## Problem statement
The lines to extract start at the one containing "When comparing the" and end with the last line; give them exactly and nothing more.

Records excerpted from a collection
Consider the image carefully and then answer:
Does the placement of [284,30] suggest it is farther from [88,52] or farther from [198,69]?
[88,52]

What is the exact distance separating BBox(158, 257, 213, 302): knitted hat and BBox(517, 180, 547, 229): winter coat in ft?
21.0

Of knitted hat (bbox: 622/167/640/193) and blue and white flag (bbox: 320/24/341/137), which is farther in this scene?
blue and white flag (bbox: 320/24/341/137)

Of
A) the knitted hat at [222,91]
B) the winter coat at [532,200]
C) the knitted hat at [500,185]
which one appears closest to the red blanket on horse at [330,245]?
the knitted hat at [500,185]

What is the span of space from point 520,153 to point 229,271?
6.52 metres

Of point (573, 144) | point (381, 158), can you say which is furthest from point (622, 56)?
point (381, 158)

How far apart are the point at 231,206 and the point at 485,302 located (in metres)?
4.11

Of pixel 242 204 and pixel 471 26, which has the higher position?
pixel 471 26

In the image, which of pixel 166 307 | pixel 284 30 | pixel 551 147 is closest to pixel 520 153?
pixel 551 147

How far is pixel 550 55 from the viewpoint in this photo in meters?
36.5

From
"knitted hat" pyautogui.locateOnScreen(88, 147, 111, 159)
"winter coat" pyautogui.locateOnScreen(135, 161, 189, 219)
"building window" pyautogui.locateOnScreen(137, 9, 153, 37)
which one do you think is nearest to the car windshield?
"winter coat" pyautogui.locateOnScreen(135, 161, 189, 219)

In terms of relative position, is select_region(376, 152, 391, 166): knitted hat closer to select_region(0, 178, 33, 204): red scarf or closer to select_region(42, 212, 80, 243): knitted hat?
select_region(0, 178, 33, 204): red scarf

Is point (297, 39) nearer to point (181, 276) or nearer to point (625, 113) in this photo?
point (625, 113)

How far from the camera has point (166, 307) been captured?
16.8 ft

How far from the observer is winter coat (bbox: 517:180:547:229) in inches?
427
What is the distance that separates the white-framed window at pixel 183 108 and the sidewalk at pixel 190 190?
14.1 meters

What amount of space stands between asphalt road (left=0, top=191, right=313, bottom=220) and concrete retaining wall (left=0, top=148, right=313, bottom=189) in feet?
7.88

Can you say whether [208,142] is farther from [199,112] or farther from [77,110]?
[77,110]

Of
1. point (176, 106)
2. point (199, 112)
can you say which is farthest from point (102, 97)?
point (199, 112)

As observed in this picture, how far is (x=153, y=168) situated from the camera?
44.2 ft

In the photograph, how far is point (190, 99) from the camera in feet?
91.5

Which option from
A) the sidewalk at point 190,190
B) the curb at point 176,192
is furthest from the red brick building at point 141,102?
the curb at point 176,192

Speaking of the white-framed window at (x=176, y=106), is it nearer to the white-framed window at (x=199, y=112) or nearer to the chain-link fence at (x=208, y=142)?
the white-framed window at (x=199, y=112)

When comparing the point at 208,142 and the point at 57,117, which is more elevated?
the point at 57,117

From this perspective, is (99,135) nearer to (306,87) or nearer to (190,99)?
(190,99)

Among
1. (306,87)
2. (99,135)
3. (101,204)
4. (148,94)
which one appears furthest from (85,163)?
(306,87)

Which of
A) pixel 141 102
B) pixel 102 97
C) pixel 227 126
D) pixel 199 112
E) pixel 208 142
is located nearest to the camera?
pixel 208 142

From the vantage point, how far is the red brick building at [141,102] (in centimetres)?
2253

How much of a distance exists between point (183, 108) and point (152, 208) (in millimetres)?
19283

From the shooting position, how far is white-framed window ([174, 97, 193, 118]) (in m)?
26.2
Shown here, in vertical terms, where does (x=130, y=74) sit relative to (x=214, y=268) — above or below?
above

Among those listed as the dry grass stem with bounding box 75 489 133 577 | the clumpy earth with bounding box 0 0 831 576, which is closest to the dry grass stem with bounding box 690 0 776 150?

## Exercise solution
When comparing the point at 208,142 and the point at 57,117, which is more elevated?
the point at 57,117

From this perspective, is (99,135) nearer to (306,87) or nearer to (190,99)?
(190,99)

Among
1. (306,87)
2. (99,135)
3. (101,204)
4. (148,94)
which one appears furthest from (85,163)?
(306,87)

Which of
A) pixel 141 102
B) pixel 102 97
C) pixel 227 126
D) pixel 199 112
E) pixel 208 142
is located nearest to the camera?
pixel 208 142

From the vantage point, how far is the red brick building at [141,102] (in centimetres)?
2253

How much of a distance exists between point (183, 108) and point (152, 208) (in millimetres)?
19283

From the shooting position, how far is white-framed window ([174, 97, 193, 118]) (in m)?
26.2
Shown here, in vertical terms, where does (x=130, y=74) sit relative to (x=214, y=268) — above or below?
above

Among those listed as the dry grass stem with bounding box 75 489 133 577 | the clumpy earth with bounding box 0 0 831 576, which is closest to the dry grass stem with bounding box 690 0 776 150?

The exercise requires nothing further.